Exercise brief
Reproduce the lines of the material from the one holding "Which of the objects" through the one holding "3.17 metres", inclusive, changing "wooden post" to "fence post" and leaving everything else unaltered.

— start Given information —

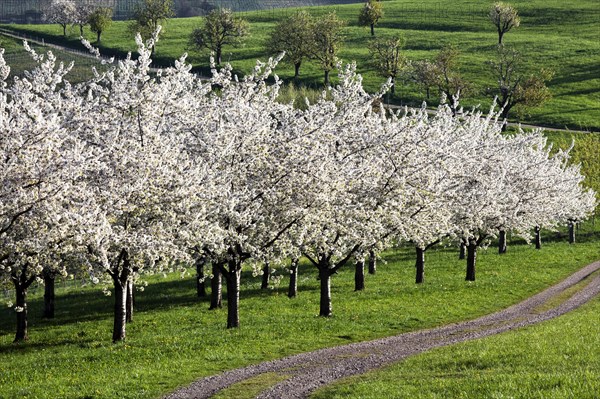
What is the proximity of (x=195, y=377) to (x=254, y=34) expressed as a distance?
534ft

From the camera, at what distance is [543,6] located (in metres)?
199

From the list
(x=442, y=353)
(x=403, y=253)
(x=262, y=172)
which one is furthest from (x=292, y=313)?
(x=403, y=253)

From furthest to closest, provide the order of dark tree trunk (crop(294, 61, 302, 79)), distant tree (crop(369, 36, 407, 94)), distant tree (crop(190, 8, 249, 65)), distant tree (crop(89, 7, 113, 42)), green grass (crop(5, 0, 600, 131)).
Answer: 1. distant tree (crop(89, 7, 113, 42))
2. distant tree (crop(190, 8, 249, 65))
3. dark tree trunk (crop(294, 61, 302, 79))
4. distant tree (crop(369, 36, 407, 94))
5. green grass (crop(5, 0, 600, 131))

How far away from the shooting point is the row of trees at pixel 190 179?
23.6 meters

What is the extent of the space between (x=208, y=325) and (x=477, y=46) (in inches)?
5567

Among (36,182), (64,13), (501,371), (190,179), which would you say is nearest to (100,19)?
(64,13)

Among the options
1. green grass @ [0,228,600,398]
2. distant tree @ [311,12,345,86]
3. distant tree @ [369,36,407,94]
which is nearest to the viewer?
green grass @ [0,228,600,398]

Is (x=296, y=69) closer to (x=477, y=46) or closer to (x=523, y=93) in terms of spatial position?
(x=523, y=93)

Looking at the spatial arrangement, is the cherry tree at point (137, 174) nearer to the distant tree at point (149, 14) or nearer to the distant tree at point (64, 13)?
the distant tree at point (149, 14)

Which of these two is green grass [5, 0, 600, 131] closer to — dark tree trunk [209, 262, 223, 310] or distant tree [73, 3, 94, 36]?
distant tree [73, 3, 94, 36]

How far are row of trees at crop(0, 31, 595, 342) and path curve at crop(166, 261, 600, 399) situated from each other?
18.4ft

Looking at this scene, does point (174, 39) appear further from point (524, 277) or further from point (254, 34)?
point (524, 277)

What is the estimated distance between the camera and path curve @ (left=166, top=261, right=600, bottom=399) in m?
23.1

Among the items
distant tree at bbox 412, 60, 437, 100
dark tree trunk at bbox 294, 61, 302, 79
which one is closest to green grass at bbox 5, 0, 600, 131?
dark tree trunk at bbox 294, 61, 302, 79
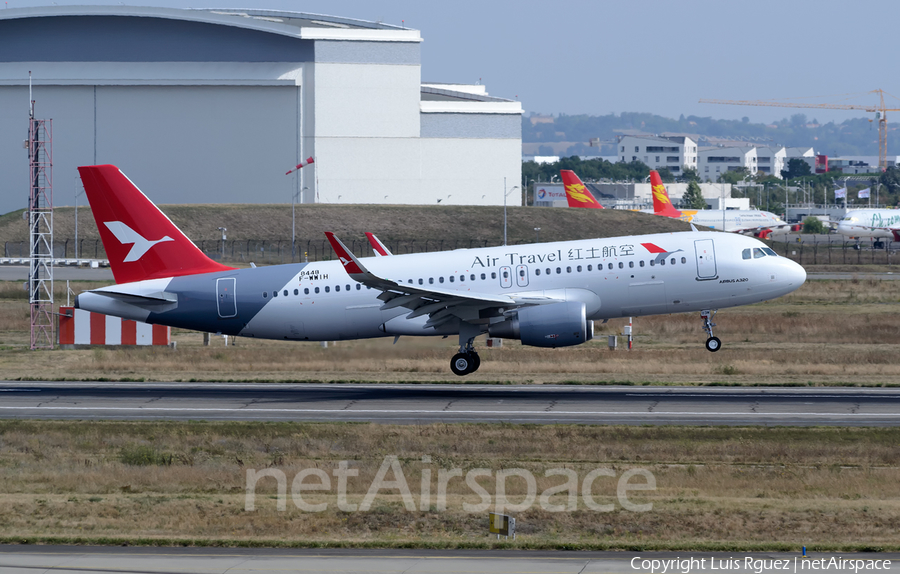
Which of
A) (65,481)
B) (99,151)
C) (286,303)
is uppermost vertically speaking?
(99,151)

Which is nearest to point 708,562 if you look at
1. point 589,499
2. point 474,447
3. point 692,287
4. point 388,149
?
point 589,499

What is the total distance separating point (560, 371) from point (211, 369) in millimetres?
14886

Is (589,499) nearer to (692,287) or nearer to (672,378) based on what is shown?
(692,287)

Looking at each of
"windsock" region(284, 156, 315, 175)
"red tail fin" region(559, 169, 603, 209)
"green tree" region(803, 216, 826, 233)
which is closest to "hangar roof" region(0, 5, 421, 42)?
"windsock" region(284, 156, 315, 175)

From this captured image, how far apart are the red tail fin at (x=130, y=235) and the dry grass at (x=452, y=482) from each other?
30.3ft

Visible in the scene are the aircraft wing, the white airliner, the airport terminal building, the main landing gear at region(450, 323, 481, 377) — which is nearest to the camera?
the aircraft wing

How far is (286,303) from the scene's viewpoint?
39.8m

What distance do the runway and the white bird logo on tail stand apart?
201 inches

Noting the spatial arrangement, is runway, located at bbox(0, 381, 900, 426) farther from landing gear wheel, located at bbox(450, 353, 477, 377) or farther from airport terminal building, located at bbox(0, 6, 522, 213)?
airport terminal building, located at bbox(0, 6, 522, 213)

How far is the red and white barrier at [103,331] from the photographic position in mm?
52250

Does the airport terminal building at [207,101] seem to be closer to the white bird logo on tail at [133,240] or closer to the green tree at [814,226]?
the green tree at [814,226]

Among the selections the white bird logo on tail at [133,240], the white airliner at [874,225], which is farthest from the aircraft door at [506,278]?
the white airliner at [874,225]

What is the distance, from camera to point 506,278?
128 ft

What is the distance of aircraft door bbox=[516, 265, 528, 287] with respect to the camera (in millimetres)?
38719
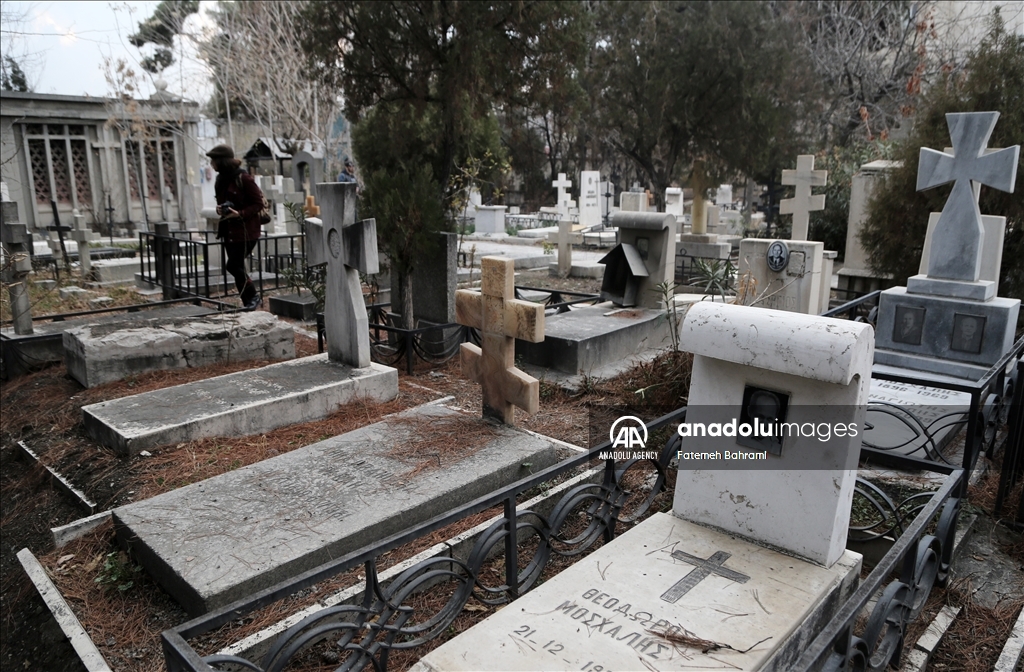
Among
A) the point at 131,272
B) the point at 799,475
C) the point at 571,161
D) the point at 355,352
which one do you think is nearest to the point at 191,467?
the point at 355,352

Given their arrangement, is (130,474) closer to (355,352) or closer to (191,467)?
(191,467)

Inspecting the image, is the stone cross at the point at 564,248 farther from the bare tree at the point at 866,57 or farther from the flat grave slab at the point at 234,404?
the bare tree at the point at 866,57

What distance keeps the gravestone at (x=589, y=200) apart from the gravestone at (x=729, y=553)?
64.9ft

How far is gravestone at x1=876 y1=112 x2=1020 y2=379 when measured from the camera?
19.9ft

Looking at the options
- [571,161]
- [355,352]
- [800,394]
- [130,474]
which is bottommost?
[130,474]

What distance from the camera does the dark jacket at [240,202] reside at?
8.32m

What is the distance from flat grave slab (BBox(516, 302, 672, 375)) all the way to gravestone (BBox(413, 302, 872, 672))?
3.61m

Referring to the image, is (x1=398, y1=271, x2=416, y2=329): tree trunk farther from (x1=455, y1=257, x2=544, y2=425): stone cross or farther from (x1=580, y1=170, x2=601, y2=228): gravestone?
(x1=580, y1=170, x2=601, y2=228): gravestone

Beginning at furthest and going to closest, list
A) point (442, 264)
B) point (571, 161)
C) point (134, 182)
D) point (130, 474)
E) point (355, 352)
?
point (571, 161) < point (134, 182) < point (442, 264) < point (355, 352) < point (130, 474)

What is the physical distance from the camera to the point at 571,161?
112ft

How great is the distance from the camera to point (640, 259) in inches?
326

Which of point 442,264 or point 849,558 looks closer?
point 849,558

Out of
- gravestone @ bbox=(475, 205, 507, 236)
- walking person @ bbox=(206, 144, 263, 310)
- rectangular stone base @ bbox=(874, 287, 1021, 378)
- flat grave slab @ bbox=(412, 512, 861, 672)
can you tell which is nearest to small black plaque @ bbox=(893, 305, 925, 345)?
rectangular stone base @ bbox=(874, 287, 1021, 378)

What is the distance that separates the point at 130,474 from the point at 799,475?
150 inches
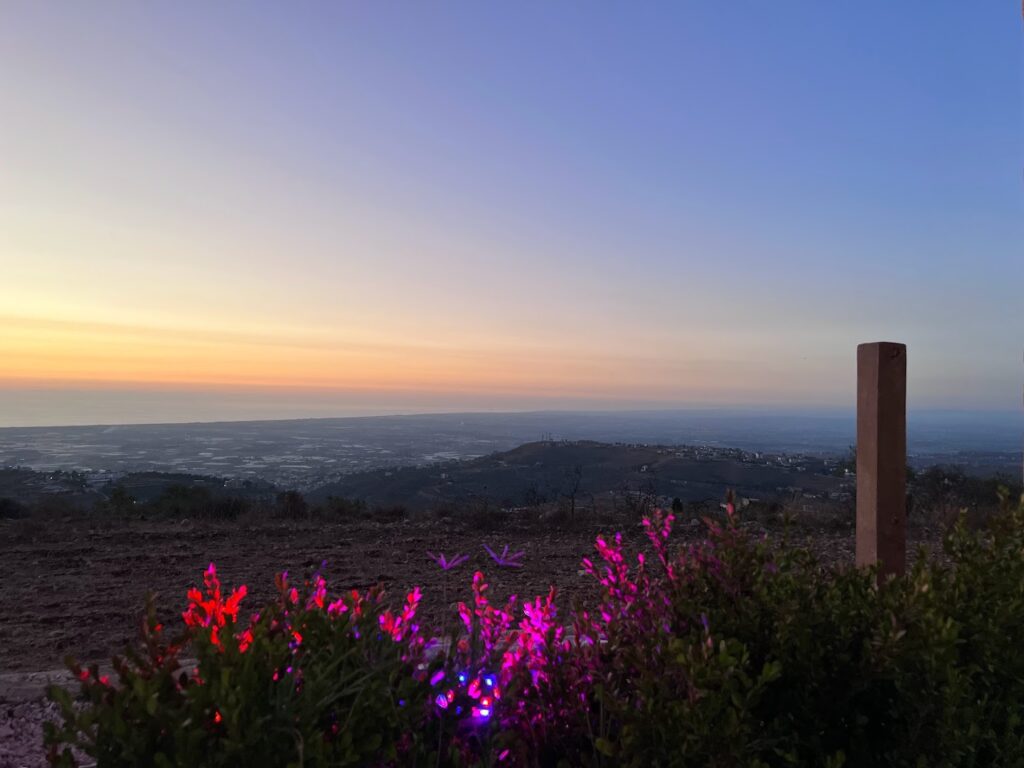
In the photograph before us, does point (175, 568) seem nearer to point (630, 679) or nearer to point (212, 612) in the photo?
point (212, 612)

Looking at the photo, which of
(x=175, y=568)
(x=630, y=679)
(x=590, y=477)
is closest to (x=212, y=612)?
(x=630, y=679)

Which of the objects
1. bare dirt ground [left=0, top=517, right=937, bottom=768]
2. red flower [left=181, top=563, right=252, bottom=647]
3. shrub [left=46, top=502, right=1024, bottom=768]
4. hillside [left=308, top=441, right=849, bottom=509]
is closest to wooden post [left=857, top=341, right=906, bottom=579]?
shrub [left=46, top=502, right=1024, bottom=768]

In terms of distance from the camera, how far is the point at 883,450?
3.17 metres

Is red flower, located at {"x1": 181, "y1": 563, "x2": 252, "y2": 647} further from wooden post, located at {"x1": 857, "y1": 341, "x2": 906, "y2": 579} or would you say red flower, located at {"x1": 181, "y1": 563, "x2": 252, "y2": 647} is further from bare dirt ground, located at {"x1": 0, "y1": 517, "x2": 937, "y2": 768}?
wooden post, located at {"x1": 857, "y1": 341, "x2": 906, "y2": 579}

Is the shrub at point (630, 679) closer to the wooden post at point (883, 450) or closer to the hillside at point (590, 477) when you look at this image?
the wooden post at point (883, 450)

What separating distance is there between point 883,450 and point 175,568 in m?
6.48

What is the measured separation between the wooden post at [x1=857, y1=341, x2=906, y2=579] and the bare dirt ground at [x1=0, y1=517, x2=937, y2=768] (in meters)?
1.55

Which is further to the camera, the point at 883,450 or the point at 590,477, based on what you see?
the point at 590,477

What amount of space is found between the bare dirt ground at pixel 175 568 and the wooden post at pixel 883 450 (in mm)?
1547

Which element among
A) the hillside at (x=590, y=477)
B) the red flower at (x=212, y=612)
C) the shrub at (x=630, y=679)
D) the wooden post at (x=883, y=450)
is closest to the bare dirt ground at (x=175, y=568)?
the wooden post at (x=883, y=450)

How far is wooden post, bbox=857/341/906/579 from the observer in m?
3.15

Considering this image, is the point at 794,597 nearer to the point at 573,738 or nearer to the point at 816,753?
the point at 816,753

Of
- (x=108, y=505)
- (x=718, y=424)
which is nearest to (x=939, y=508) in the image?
(x=108, y=505)

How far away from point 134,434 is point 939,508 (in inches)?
1235
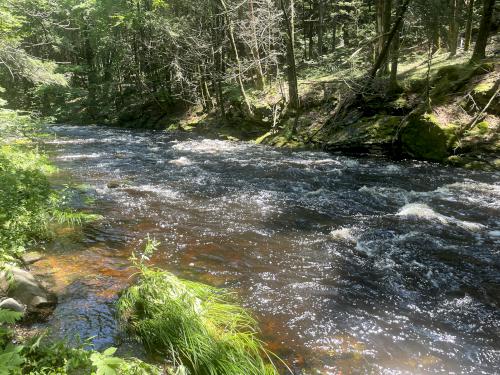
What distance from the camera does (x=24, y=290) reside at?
4.52m

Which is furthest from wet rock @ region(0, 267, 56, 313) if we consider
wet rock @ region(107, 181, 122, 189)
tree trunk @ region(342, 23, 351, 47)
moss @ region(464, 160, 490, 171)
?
tree trunk @ region(342, 23, 351, 47)

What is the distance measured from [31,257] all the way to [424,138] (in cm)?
1280

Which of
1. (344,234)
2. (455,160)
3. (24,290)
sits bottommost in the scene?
(455,160)

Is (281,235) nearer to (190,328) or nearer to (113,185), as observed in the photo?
(190,328)

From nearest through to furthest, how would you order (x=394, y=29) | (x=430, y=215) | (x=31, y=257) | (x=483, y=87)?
(x=31, y=257), (x=430, y=215), (x=483, y=87), (x=394, y=29)

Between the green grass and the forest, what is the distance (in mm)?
21

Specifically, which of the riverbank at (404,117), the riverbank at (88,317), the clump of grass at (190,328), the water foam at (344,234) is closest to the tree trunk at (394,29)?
the riverbank at (404,117)

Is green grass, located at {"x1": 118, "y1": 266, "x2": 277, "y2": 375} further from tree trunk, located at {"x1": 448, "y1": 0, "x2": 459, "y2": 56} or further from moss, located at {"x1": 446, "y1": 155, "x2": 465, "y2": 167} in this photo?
tree trunk, located at {"x1": 448, "y1": 0, "x2": 459, "y2": 56}

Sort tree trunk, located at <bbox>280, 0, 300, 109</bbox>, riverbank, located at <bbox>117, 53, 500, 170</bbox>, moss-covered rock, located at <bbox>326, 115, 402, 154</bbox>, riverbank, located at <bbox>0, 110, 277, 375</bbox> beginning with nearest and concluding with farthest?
riverbank, located at <bbox>0, 110, 277, 375</bbox> < riverbank, located at <bbox>117, 53, 500, 170</bbox> < moss-covered rock, located at <bbox>326, 115, 402, 154</bbox> < tree trunk, located at <bbox>280, 0, 300, 109</bbox>

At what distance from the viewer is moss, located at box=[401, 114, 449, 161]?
1341 centimetres

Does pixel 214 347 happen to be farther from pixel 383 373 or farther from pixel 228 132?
pixel 228 132

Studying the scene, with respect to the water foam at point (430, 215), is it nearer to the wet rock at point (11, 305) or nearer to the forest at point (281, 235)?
the forest at point (281, 235)

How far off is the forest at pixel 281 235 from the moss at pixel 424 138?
0.06m

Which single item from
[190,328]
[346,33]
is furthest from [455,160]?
[346,33]
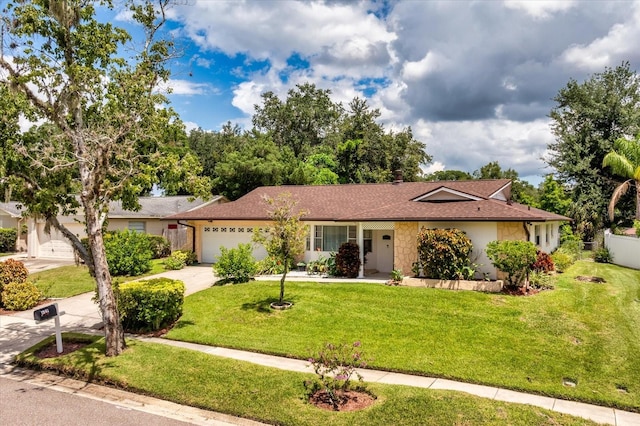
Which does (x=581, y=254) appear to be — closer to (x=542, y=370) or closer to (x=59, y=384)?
(x=542, y=370)

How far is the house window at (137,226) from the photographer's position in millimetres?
29047

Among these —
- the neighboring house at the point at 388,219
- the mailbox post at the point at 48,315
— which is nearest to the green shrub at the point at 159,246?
the neighboring house at the point at 388,219

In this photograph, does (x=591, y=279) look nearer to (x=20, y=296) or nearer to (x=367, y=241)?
(x=367, y=241)

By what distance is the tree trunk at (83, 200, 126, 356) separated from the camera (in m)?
10.2

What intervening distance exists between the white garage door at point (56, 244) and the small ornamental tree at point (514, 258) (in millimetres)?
24177

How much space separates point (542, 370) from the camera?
372 inches

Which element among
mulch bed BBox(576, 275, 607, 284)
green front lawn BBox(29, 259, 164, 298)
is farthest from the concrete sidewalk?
mulch bed BBox(576, 275, 607, 284)

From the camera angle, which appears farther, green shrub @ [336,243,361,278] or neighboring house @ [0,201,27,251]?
neighboring house @ [0,201,27,251]

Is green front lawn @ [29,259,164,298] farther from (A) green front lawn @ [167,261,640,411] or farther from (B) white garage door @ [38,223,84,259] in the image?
(A) green front lawn @ [167,261,640,411]

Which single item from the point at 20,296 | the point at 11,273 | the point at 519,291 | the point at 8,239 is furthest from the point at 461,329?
the point at 8,239

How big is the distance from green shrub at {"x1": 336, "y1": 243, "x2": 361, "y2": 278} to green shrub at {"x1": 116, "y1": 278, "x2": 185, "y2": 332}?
303 inches

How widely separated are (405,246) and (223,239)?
10596 millimetres

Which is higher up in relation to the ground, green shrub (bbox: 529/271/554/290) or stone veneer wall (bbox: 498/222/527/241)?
stone veneer wall (bbox: 498/222/527/241)

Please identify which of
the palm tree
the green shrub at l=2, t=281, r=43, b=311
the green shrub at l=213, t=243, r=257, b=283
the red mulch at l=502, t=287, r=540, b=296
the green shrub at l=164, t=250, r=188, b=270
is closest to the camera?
the red mulch at l=502, t=287, r=540, b=296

— end Given information —

Result below
Which of the objects
1. bare dirt ground [left=0, top=517, right=937, bottom=768]
2. red flower [left=181, top=563, right=252, bottom=647]
3. shrub [left=46, top=502, right=1024, bottom=768]
4. hillside [left=308, top=441, right=849, bottom=509]
is closest to fence post [left=857, top=341, right=906, bottom=579]?
shrub [left=46, top=502, right=1024, bottom=768]

In terms of distance from the camera, how far is the point at 883,450?
3.17 metres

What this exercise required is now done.